• [YOUR TASKS]
1. In the article on real estate photos, what share of home buyers first saw their new homes on the Web, according to the Realtors' survey?
2. Name every person quoted in the article on real estate photos, along with the firm each one works for.

• [DOCUMENT SECTION]
New York Times Online
Published: February 11, 2007

In real estate, a picture can be worth more than a thousand words. Much, much more. When selling properties online, agents and Web designers say that the pictures buyers see of houses and apartments for sale are often the first — and sometimes the only — chance for a seller to make a good impression. Less-than-flattering pictures can turn buyers off and lead to lonely open houses.

“Good photos will grab people’s attention and help you sell a home,” said Jacky Teplitzky, an executive vice president of Prudential Douglas Elliman Real Estate in New York. “Bad pictures will absolutely give you trouble, because you won’t have any calls on it, and nobody will come to see it.”

Eighty percent of people across the country who bought a new home last year used the Internet while house hunting, and they rated photographs as the most useful tool in their search, according to a survey of buyers and sellers by the National Association of Realtors. The survey also found that 24 percent of home buyers got their first glimpses of their new homes on the Web, up from a mere 2 percent in 1997.

In many cases, it is the agents themselves who are snapping the pictures and posting them on the agency Web site. Because of this, it is important that sellers choosing an agent know who will take and pay for the pictures and whether a professional photographer is available.

“It’s so important to have photos that are professionally presented,” said Rosalind Clarke, a senior sales associate with the Corcoran Group in Palm Beach, Fla.

She added that she uses only pictures taken by professional photographers, because “if things look shoddy or unprofessional, not only are buyers going to find the property unappealing, they’re going to associate you with being shoddy and unprofessional.”

Real estate agents who represent large and expensive homes say that virtual tours, which to provide a 360-degree view of a room, are another crucial tool for attracting buyers. “They’re a really great way of seeing a property without actually being there,” said Meredith Maxfield, a sales associate with the Briggs-Freeman Real Estate Brokerage in Dallas. “Buyers use them to narrow out the properties they would absolutely not want to see.”

The Realtors’ association survey found that when it comes to Web features that buyers considered “very useful,” 83 percent cited pictures, 81 percent cited detailed property information and 60 percent cited virtual tours.

New York City is something of an anomaly in this case. Real estate agents here generally agree that floor plans are more useful than virtual tours, because understanding the way rooms flow within an apartment’s limited space is often more important than getting a panorama of any single room.

• [RAW DATA]
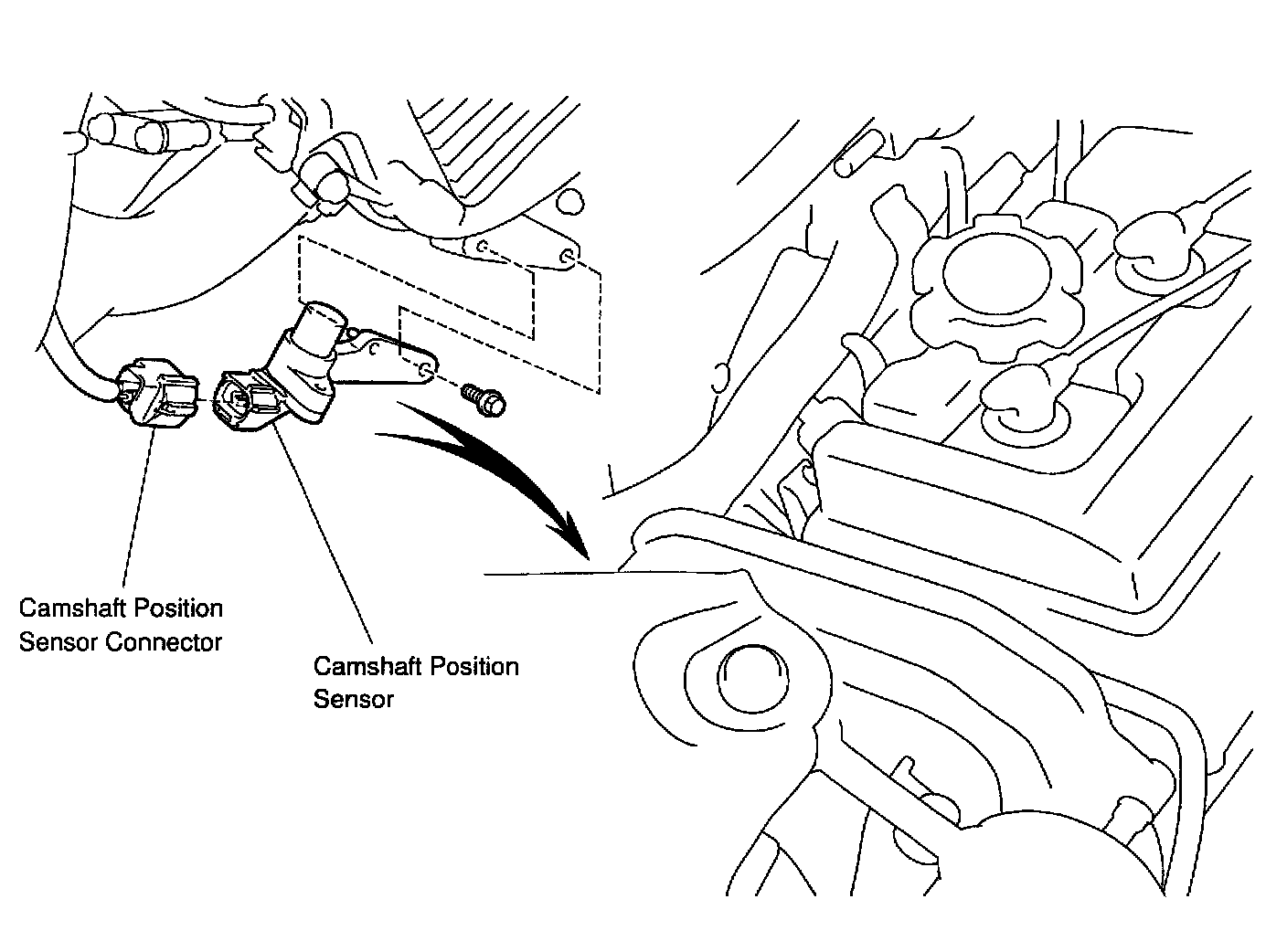 Camshaft Position Sensor Connector

Camshaft Position Sensor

• [OUTPUTS BY TASK]
1. 24 percent, up from 2 percent in 1997.

2.
- Jacky Teplitzky, Prudential Douglas Elliman Real Estate
- Rosalind Clarke, the Corcoran Group
- Meredith Maxfield, the Briggs-Freeman Real Estate Brokerage